BEGIN
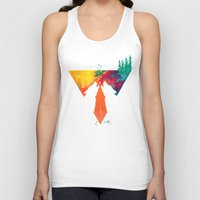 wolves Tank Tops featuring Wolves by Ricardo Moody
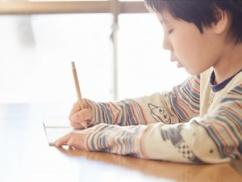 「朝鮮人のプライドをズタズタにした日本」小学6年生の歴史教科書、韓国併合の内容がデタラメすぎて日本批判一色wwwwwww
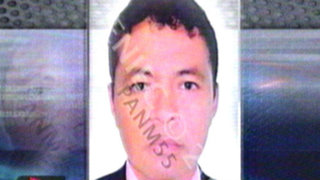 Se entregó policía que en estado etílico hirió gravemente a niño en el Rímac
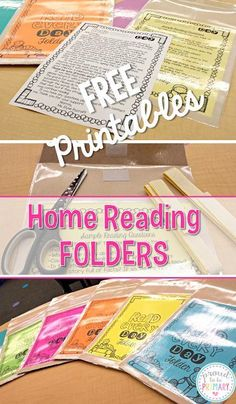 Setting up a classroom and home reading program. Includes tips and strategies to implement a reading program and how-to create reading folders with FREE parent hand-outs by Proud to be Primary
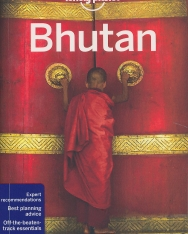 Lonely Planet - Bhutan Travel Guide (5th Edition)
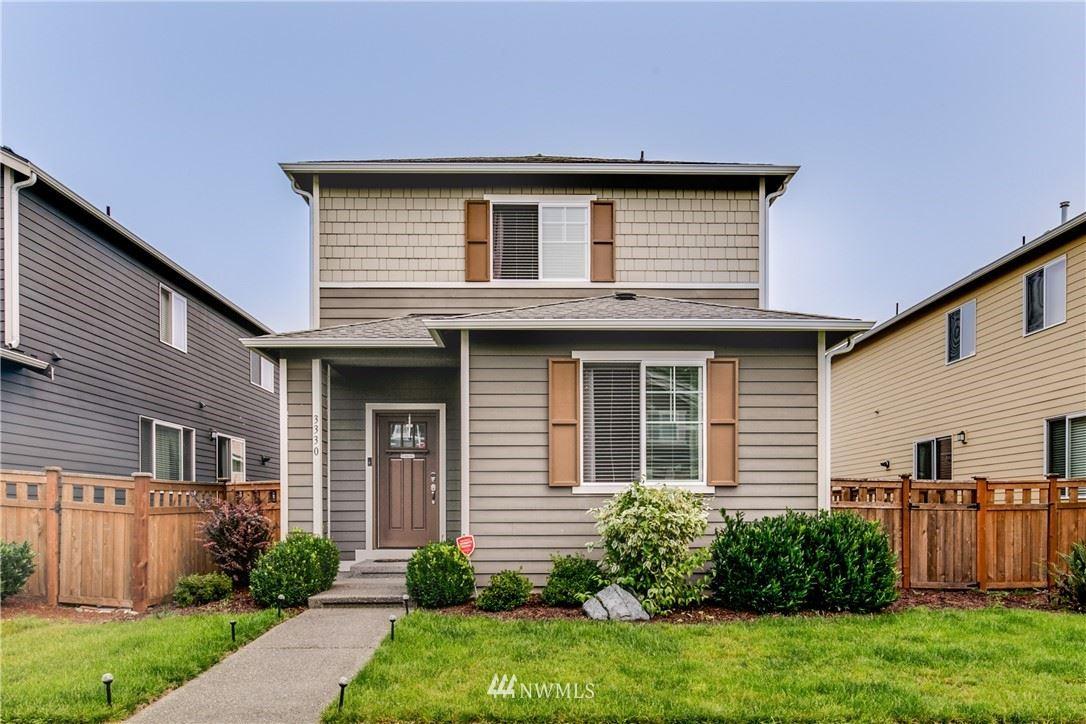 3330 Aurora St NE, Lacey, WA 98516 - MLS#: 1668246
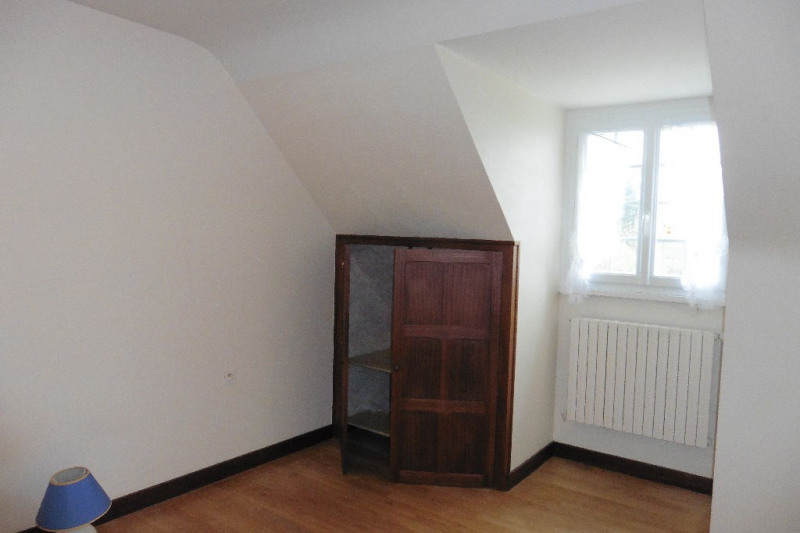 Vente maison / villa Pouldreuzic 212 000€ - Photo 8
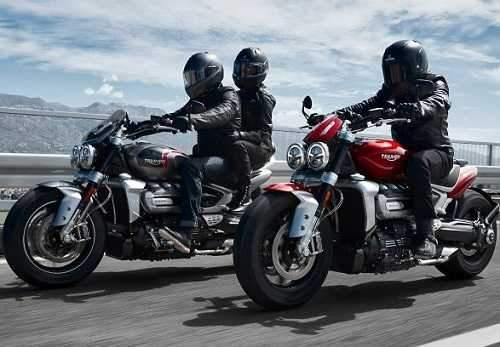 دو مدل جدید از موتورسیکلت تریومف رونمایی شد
END
> Requirement: The records need to be restated word for word, minus any images.

> Response below:
 wolves Tank Tops featuring Wolves by Ricardo Moody
 「朝鮮人のプライドをズタズタにした日本」小学6年生の歴史教科書、韓国併合の内容がデタラメすぎて日本批判一色wwwwwww
 Se entregó policía que en estado etílico hirió gravemente a niño en el Rímac
 Setting up a classroom and home reading program. Includes tips and strategies to implement a reading program and how-to create reading folders with FREE parent hand-outs by Proud to be Primary
 Lonely Planet - Bhutan Travel Guide (5th Edition)
 3330 Aurora St NE, Lacey, WA 98516 - MLS#: 1668246
 Vente maison / villa Pouldreuzic 212 000€ - Photo 8
 دو مدل جدید از موتورسیکلت تریومف رونمایی شد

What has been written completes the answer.